*Problem to solve:* Copy out, exactly as given, every line from the line with "class: Mammalia" to the end of the listing, both of those lines included.

Start of Provided entries

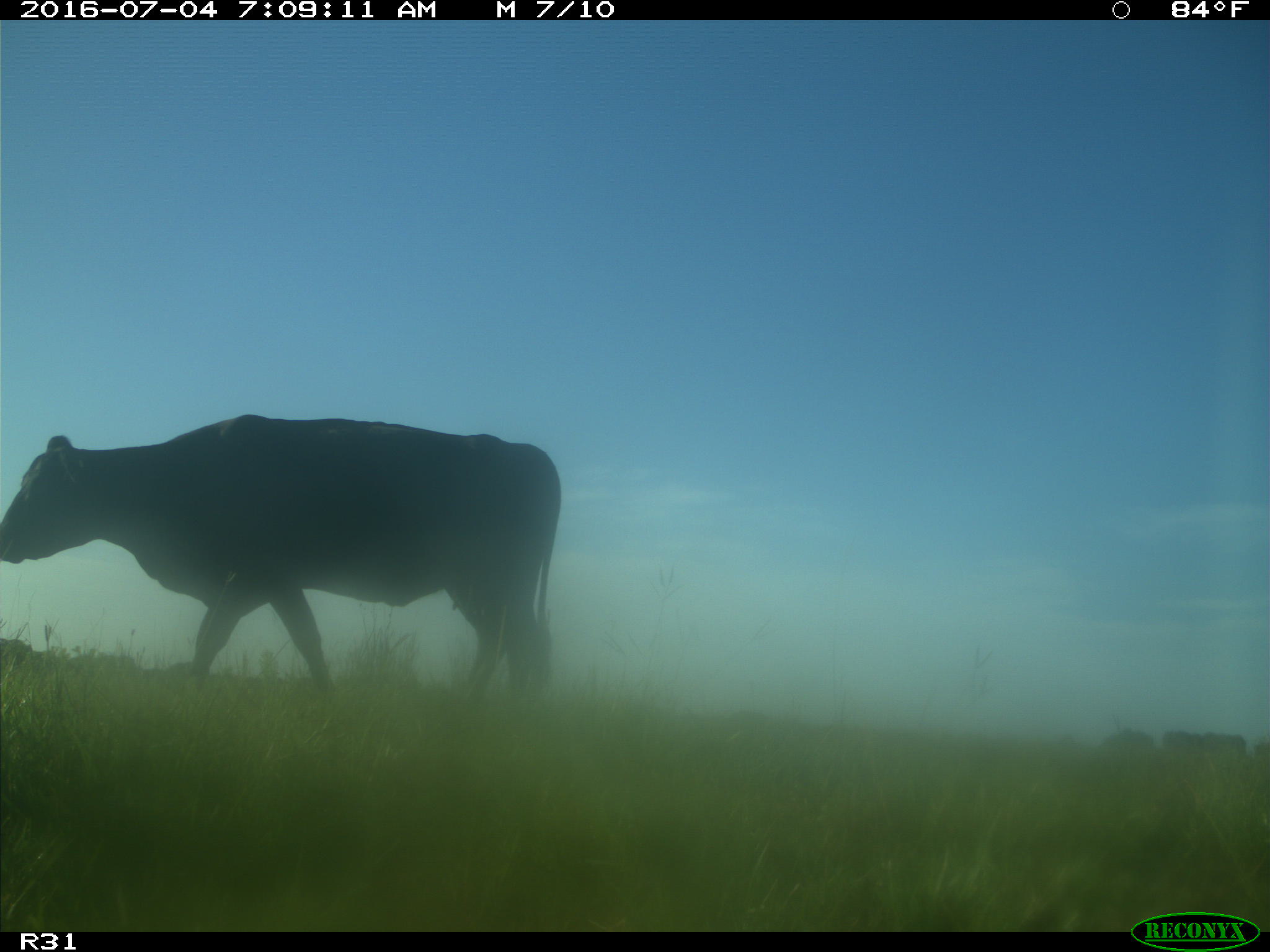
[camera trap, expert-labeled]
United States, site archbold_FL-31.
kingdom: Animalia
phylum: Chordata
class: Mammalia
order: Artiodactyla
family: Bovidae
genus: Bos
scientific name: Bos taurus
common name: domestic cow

End of Provided entries

*Output of the exercise:*
class: Mammalia
order: Artiodactyla
family: Bovidae
genus: Bos
scientific name: Bos taurus
common name: domestic cow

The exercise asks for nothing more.